Well and good. But I have a few questions.

What happens when your faith is not in things not seen, but things seen incorrectly. Don’t creationists operate out of faith in the Bible, and close their eyes to all evidence against their faith?

And what does faith lead to? Internal worship, of course. Poly’s faith leads only to good deeds, no doubt, but what about the man whose faith leads him to evil deeds? The only argument against him must include rationalism. How is one person’s unproven and unprovable faith better than another’s?

Faith is a choice.

I choose to believe that there is good in people. I can’t prove it or disprove it. But I would rather live my life believing and acting as if it were true.

To connect with Voyager’s question: of course some people make bad choices. They put their faith in the wrong things. I doubt that many here (or anywhere) would say that any faith is better than no faith.

This is interesting to me, and I wonder if it’s a major difference between theists and non-theists. For me, nothing I believe is a choice: I look at the world around me, think about it, and reach conclusions.

Given the thoughts I have, the evidence I see, I reach a certain conclusion inevitably. If I eat a piece of fish and believe it’s been seasoned with rosemary, it’s absolutely impossible for me to choose to believe instead that no rosemary went into its seasoning. Similarly, if I conclude that there’s no God, I can’t choose to go out and believe that there is a God.

I’ve heard theists say that they can choose to believe in things. Maybe faith can be defined as “a chosen belief”?

I can pretend to believe in something if I want; when I read a good novel, I pretend to believe it’s all happening for real, and I can forget that I’m pretending–but if someone asks me whether I believe it’s for real, then I’ll know that I have no such belief. I’ll know that I’m pretending.

Faith seems to be, not about pretending to believe in something, but about choosing to believe in it.

Is this accurate?
Daniel

I don’t know if it’s a major difference between theists and non-theists–I’m a theist and I don’t think that belief is a choice, and it follows that I don’t think faith is a choice.

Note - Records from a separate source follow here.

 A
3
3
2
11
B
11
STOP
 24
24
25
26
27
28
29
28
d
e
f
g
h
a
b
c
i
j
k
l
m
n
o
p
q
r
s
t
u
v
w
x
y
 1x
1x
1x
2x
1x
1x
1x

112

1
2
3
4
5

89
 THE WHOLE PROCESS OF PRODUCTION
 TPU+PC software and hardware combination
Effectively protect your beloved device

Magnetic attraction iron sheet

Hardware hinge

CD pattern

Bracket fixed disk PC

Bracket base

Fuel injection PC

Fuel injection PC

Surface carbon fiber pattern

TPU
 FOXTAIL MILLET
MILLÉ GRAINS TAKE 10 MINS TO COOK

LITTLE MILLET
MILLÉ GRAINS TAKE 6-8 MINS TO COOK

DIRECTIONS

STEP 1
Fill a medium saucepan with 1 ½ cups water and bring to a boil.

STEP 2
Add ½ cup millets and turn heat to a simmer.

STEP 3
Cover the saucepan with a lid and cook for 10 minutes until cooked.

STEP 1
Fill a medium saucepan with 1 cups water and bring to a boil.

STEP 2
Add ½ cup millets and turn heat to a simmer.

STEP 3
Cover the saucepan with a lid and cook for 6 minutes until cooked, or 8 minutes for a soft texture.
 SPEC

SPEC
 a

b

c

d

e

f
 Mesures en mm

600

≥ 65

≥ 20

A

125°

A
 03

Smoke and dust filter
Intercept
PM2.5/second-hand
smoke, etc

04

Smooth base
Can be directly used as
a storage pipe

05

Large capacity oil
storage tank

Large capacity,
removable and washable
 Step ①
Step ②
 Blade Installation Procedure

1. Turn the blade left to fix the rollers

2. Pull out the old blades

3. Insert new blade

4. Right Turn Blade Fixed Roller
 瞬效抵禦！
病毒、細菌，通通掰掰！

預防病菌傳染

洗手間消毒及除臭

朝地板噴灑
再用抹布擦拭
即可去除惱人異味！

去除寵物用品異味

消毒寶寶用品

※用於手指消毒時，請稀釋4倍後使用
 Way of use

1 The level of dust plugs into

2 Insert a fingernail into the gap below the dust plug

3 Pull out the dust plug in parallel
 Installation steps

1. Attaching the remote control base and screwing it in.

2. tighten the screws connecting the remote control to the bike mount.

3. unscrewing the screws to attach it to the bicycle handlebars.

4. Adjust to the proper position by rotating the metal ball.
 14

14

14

You can choose to think about something or to try and acquire knowledge, but, if you’re being honest with yourself, you can’t make an a priori control decision about what conclusions you’ll draw: An intellectually honest person can’t say “I’m going to read the Bible, and afterwards I’m going to believe in Jesus.”

Strike “control” from the phrase “a priori control decision.”

I think the argument being made by atheists is that there is insufficient evidence in the bible (or torah, or koran, or any other religious manuscript for that matter) in order to provide substantive proof to support a faith in a deity. At best, the arguments within these texts are circular and don’t stand up to strict logic.

Faith, as theists see it, doesn’t require proof nor does it need to stand up to rigors of logic. Faith must grow from one’s own willingness and desire to accept certain concepts as personal truths.

I don’t see how the second sentence follows from the first. I may not be able to prove to you that something exists, but that doesn’t mean I haven’t had experiences that I can internally reason with, even if I can’t prove or demonstrate the underlying conditions of that reasoning to you. I can have a religious experience or make a subjective decision, and I can “prove” neither of them to another, but I can still conclude from them that there’s a God (or whatever).